As promised, Friday was a good day! I was sent by my principal to observe other teachers in action at the high school where he was resident principal last year. I got a lot of great ideas that I want to try to put into practice.
Having seen each of them in action, I can tell that they are excellent teachers, and I can see why. Each of them had clear control of their classroom. They also had ways of engaging off-task students without eliciting the negative reactions I get so frequently. I also got a lot of insight into “the System” and the city culture from some math teachers that all came up in Baltimore and who are all veteran teachers. They told me about the ebb and flow of public schooling. It was almost kind of funny; all 3 had started off in middle school, which all 3 agreed is generally a mess, city-wide. All 3 lasted less than a year, but eventually came back to the System.

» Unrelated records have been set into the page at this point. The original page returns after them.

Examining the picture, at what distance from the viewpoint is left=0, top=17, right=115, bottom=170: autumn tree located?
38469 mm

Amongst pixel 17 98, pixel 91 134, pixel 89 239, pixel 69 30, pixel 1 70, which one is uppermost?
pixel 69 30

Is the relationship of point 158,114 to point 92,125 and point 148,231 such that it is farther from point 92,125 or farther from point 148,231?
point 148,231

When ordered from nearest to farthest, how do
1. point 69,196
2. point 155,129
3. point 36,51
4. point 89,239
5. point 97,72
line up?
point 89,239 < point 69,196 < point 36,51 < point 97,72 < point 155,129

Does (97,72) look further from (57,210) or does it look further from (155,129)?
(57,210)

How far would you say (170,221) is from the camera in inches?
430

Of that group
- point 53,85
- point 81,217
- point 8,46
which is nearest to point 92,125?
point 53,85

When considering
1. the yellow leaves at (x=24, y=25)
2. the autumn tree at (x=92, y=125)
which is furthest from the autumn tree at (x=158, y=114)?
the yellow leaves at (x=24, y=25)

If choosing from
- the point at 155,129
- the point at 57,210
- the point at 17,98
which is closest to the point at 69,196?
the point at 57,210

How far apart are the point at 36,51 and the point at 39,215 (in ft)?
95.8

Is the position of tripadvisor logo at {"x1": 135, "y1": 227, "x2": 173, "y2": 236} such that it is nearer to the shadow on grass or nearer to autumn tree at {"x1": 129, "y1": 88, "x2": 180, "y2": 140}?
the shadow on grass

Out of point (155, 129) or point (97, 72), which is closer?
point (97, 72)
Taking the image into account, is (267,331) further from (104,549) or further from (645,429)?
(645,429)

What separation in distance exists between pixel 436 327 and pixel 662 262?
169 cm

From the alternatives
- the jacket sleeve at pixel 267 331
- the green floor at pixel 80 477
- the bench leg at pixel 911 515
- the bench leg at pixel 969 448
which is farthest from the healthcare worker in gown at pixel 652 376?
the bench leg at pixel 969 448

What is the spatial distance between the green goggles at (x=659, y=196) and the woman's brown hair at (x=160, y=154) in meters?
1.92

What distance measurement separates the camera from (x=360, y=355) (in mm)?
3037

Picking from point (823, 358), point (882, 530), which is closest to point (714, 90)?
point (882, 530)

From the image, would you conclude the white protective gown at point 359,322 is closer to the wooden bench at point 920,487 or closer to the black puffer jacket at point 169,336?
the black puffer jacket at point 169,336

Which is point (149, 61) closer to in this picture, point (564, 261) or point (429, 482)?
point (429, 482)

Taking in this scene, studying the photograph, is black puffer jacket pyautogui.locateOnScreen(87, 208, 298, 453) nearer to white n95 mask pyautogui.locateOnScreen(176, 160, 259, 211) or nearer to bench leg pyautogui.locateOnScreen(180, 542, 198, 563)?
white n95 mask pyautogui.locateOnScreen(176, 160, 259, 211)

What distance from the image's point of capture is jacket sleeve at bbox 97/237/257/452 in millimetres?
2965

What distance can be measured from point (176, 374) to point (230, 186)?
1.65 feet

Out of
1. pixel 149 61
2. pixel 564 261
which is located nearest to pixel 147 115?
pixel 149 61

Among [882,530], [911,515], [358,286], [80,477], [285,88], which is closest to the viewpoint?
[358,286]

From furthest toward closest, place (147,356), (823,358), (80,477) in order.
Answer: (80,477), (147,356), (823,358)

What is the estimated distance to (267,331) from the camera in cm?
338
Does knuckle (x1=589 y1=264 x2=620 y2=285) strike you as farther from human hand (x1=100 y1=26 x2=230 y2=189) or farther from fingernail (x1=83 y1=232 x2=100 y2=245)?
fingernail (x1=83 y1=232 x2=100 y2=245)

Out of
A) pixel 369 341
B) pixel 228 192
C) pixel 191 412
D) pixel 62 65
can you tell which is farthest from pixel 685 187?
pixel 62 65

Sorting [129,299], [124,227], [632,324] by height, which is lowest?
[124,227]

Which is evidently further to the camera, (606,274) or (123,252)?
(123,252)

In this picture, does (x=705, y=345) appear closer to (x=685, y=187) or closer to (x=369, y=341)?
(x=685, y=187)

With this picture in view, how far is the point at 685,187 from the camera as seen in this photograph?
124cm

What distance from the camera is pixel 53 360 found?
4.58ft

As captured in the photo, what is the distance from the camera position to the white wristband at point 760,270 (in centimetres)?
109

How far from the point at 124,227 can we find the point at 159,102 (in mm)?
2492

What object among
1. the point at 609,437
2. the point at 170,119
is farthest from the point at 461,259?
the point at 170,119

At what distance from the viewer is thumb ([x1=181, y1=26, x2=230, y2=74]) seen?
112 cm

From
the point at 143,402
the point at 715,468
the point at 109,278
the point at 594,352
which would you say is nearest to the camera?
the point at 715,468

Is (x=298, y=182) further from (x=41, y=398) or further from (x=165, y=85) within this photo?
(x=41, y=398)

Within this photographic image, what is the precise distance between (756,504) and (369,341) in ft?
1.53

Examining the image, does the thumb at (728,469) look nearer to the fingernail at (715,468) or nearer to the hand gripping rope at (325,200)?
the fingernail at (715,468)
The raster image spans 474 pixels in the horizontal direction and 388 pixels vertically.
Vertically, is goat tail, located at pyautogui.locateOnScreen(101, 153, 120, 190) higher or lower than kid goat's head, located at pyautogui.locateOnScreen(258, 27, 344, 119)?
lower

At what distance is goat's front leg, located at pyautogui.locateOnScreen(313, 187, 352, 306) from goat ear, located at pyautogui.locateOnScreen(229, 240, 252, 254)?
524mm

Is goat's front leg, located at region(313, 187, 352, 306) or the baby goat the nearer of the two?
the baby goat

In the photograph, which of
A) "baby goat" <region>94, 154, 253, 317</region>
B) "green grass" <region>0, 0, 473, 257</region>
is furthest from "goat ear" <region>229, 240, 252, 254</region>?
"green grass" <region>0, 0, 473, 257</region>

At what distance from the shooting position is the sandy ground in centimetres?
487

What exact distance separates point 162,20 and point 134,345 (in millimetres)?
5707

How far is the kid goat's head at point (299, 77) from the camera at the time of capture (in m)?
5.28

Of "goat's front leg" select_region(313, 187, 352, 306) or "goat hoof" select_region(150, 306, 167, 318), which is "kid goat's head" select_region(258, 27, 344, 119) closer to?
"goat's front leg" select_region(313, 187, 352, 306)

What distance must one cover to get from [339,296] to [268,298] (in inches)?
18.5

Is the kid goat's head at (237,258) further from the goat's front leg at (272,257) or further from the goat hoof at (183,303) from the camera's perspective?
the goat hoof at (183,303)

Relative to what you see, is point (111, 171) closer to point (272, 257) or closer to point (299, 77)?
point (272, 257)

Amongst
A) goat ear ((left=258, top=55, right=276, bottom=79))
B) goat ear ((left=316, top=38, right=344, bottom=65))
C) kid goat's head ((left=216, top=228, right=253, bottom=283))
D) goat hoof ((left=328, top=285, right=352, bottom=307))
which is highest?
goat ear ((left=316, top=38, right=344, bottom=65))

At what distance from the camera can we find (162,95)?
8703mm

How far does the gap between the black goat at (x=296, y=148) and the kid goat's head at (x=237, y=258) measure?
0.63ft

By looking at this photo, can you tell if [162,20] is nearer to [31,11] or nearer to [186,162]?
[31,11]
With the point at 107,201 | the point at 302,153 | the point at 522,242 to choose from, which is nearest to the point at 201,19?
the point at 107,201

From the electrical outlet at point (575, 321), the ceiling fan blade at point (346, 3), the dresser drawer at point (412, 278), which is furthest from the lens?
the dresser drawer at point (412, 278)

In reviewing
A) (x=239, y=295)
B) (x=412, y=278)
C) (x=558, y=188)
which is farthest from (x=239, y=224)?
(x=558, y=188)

One particularly interesting topic that came up was the major emerging crisis across the district concerning the high-stakes tests for graduation. The students have been taking exit exams for years, but until this year, they have only been required to sit the exams. Now they must pass all 4 exams in order to graduate. The problem isn’t actually that the System is unprepared for the fact that Baltimore City students are not going to pass in high numbers. This is well-known, and the state has contingency plans for that, in the form of alternative tests and projects, and across the city, an enormous amount of resources has been directed toward ensuring that the students have access to all the preparation they need. The problem is that students are still not taking advantage of those resources. It’s becoming increasingly clear that, come graduation time, there’s going to be a catastrophe in the graduation rate, even by Baltimore City standards. As far as I can tell, there’s no concrete plan for what can be done to prevent this, or what happens to the students who don’t pass the test.
The teacher I was speaking to doesn’t blame the System—-after all, this situation is unprecedented, and who knew that even with all hands on deck to get the students up to speed that we’d still be coming up way short. I responded that it still was important that the students know this stuff. After all, the exit exams test only subjects from freshman and sophomore year, albeit pretty rigorously.
She replied, “See I disagree. It used to be we tested the kids on functional math. Can you go to the store and find a discount? You go to work at 7:00 and leave at 3:45, how many hours and minutes is that? Can you do your taxes?
“This algebra I stuff doesn’t mean anything to these kids. They’re not walking around thinking, ‘what’s the mean of that?’ They’re not looking for box patterns. We need to be teaching them stuff they can use.
“When I was in middle school, they taught us how to do taxes. We were filling out the 1040EZ. I didn’t plan on going to college when I was in high school, but when I decided to go, there were placement tests to see what math class I belonged in.
“What if a kid wants to be an artist? What kind of math is he going to take in college? Probably not higher-level math–probably whatever the easiest class that’ll give him that college math credit. He doesn’t need to know this stuff”
She’s got a point, especially since she teaches at a neighborhood school, not a college prep school like mine aspires to be. Rigor is important, that’s for sure, but maybe we’re fighting a losing battle if it’s just rigor for rigor’s sake. Although, the one thing I would say is that nowadays, opportunities for people with a high school education are drying up. So I don’t know what the answer is. I suppose if there were an easy answer, we’d already have figured it all out.